Source document
THE BIOTECHNOLOGY BUSINESS HAS A RISK OF PRODUCT LIABILITY, AND IN THE EVENT OF A SUIT AGAINST US, OUR BUSINESS COULD BE SEVERELY HARMED.

 

The testing, marketing and sale of biotechnology products entails a risk of product liability claims by patients and others. While we currently maintain product liability insurance, such insurance may not be available at reasonable cost and in the event of a significant adverse event with a patient such insurance would likely be insufficient to cover the full amount of the liability incurred. In the event of a successful suit against us, payments and damage to our reputation could have a material adverse effect on our business and financial condition. Even if such a suit is unsuccessful, our reputation could be damaged and litigation costs and expenditures of management time on such matters could adversely affect our business and financial condition.

 

WE ARE CONTRACTUALLY OBLIGATED TO ISSUE SHARES IN THE FUTURE, INCLUDING SHARES TO BE ISSUED UPON THE CONVERSION OF OUTSTANDING PREFERRED STOCK AND WARRANTS HELD BY EIS, WHICH WILL CAUSE SUBSTANTIAL DILUTION OF YOUR INTEREST IN US.

 

As of May 23, 2005, there were outstanding options to purchase 681,176 shares of common stock, at a weighted average exercise price of $5.96 per share and warrants to purchase 10,249,320 shares of common stock at a weighted average exercise price of $4.06 per share. Certain of these warrants have weighted average or full ratchet anti-dilution provisions which may result in the lowering of their exercise prices. Moreover, we may in the future issue additional shares to raise capital, acquire other companies or technologies, to pay for services, or for other corporate purposes. Any such issuances will have the effect of further diluting the interest of shareholders.

Exercise instructions
Extend the risk-factor passage above, picking up right after its last sentence.

Given entries
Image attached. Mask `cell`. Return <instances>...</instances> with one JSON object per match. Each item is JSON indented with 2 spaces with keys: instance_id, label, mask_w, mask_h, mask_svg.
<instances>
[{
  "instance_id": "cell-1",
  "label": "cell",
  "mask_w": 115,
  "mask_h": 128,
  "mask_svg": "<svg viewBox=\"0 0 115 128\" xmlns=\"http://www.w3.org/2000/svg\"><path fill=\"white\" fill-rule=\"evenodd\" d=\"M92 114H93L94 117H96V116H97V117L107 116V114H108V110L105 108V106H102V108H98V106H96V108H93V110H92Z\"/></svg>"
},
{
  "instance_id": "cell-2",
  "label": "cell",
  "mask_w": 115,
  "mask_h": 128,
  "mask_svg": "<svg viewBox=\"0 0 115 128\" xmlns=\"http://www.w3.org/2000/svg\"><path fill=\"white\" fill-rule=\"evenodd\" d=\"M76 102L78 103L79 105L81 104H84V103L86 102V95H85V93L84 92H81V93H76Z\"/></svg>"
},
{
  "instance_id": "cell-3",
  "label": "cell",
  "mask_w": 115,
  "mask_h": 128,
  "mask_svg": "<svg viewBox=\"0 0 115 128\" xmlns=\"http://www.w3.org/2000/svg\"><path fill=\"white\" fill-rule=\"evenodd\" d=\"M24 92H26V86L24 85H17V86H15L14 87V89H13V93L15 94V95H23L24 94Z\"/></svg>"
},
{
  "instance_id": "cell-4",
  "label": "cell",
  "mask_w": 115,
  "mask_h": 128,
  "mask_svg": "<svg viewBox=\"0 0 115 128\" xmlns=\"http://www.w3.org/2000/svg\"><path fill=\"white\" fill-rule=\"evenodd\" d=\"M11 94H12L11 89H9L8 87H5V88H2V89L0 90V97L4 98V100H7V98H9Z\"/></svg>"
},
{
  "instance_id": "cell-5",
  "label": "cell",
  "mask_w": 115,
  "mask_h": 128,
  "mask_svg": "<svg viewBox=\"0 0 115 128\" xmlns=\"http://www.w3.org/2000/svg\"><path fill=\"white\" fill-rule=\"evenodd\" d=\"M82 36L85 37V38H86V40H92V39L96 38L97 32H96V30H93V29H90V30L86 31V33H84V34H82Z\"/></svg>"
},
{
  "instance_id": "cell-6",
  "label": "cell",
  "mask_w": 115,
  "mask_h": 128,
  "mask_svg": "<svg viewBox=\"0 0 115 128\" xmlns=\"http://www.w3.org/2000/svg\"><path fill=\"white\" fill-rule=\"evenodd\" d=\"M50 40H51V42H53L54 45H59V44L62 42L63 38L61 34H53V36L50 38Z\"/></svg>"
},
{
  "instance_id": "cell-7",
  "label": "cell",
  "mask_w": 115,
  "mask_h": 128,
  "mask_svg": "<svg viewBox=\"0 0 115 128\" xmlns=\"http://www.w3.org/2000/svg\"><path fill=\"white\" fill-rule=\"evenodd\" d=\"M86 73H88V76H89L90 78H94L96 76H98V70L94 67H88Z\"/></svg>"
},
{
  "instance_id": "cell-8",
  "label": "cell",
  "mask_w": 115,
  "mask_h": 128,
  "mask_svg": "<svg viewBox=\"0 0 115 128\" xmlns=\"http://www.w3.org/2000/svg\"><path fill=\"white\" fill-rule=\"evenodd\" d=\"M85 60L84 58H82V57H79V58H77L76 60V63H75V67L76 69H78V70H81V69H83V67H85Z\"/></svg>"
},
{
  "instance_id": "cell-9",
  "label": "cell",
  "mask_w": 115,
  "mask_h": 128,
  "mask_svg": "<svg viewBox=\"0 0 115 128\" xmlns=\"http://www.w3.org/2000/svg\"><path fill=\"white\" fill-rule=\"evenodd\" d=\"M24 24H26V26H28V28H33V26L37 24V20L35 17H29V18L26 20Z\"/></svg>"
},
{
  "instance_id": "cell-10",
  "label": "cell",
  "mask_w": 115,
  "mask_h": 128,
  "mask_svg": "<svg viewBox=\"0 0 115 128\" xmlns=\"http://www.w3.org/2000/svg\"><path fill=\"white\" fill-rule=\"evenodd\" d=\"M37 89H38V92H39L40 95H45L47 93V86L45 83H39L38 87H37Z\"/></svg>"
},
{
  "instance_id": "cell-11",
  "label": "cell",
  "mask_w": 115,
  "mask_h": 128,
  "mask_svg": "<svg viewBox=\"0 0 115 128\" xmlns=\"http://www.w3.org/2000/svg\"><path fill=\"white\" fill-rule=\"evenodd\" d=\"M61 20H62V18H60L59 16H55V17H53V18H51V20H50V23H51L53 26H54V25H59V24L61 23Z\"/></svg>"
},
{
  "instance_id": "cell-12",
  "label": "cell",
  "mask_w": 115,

Answer area
EIS owns 6,153.51 shares of our Series A preferred stock and 3,471.15 shares of our Series B preferred stock. Each share of our Series A preferred stock and Series B preferred stock is convertible into approximately 166.67 shares of our common stock, subject to anti-dilution adjustments. The Series B preferred stock bears a 7% dividend payable in Series B preferred stock, which compounds annually. Any accrued but unissued Series B preferred stock dividends would be converted into common stock upon conversion of the Series B preferred stock. As of March 31, 2005, there were 703.60 shares of accrued but unpaid Series B preferred dividends. Accordingly, EIS could acquire upon exercise of warrants held by it and the conversion into common stock of all shares of Series A and Series B preferred stock held by it, including accrued dividends as of March 31, 2005 on the Series B preferred stock but no future dividends, a total of 1,859,641 shares of common stock. This amount of shares represents 18.4% of our common stock outstanding as of March 31, 2005. Pursuant to provisions in our agreement with EIS, if the exercise or conversion of any of our securities held by EIS would result in EIS owning more than 9.9% of our common stock at any time, EIS may opt to receive non-voting securities instead of common stock.

 

We have 6,500 shares of Series D preferred stock outstanding. The Series D preferred stock bears a cumulative 8% dividend payable quarterly in arrears in cash or shares of Series D preferred stock, at our option. Each share of Series D preferred stock currently converts into 1,000 shares of common stock, subject to full ratchet anti-dilution protection. Under such anti-dilution protection in the event of the issuance of common stock or securities convertible into common stock at a price per share below the Series D conversion price (currently $1.00), the Series D conversion price would automatically be lowered to the price at which such securities were issued. Certain issuances do not result in any adjustment of the Series D conversion price, including exercise or conversion of existing securities, issuance or exercise of options from our current equity compensation plans and securities issued in connection with strategic partnering transactions.

 

WE MUST COMPLY WITH THE LISTING REQUIREMENTS OF THE NASDAQ SMALLCAP MARKET OR OUR COMMON STOCK MAY DECLINE AND THE LIQUIDITY OF AN INVESTMENT IN OUR SECURITIES WOULD DECREASE.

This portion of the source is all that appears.